The indigenous plants article which cropped up in at least 4 places - probably several more - was this one. It's true; I wasn't able to find any more references to the idea or the organisation after 2002. This is the article critical of NGOs. Prestigious online scientific journal places, such as ScienceDirect and arXiv, returned "no results" in their searches again and again. The Okereke et al paper is just under 3 pages long and quite basic (not to suggest they didn't work very hard, which they seem to have done). In short, infamous as this environmental problem is, it doesn't seem to be receiving much scientific attention.

So why on Earth did I choose to write about it for a job application? On show-what-I-can-do grounds, it may have been a mistake. But I never have been one for trendiness and worrying about "what's hot"; and I suspect there's a larger niche for "what's-also-important-but-merely-lacks-glamour" in journalism than a lot of editors realise. If you picked up some magazines you hadn't read before, you'd think each one was reporting half a dozen world-changing revolutions. Pick it up again a few times, and the cumulative effect becomes desperate, unfulfilling, and lame. (I recently had a conversation with a scientist about how ludicrously their discoveries get reported by some magazines - each one has to be blown out of proportion and then hastily forgotten.) I'd sooner go for something of real substance.
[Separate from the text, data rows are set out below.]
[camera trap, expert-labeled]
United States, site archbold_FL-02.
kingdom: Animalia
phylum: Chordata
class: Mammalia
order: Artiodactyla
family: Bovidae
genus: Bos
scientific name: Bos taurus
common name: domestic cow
But deeper than that, the environment isn't about trendiness or new things that are "hot". The world is big and old. Large problems have filtered into large areas and won't be fixed-quick with some amazing new solution which you can forget about next week. To see people make an attempt to fix a problem, and then struggle to survive by making silly promises about how planting grasses will earn the locals money and education without explaining how (is there a market for them? who will buy them? where does the money come from?), is either another of these quick-fixes - or a sad story of a well-meant effort that was then choked off before it could get anywhere. To solve a problem, you have to study it first, and then - sorry, there's no way out of it - work hard. And stay where you are for a long time, running like Alice and the Red Queen all the while.

To download the Amnesty report, click here. It's over 100 pages but very informative.

The Niger Delta crisis is, at present, on the Amnesty website's front page. This is its page with more information, and how you can help.

3 comments:

Anonymous said...

Dear Alice,

Thank you!

I would add more, but I am too infuriated at the moment to retain any civility.

Best regards,
EigenState

Anonymous said...

To preclude any possible ambiguity regarding my prior comment, I will state explicitly that my fury was, and remains directed at corporations such as Shell.

Again Alice, thank you for a well written, and substantive article.

Best regards,
EigenState

Alice said...

Thanks EigenState - I shall definitely have to write more! I have been horrified by how uncritically these things are written about (if only I had had over 400 words to write about what Shell is doing in there).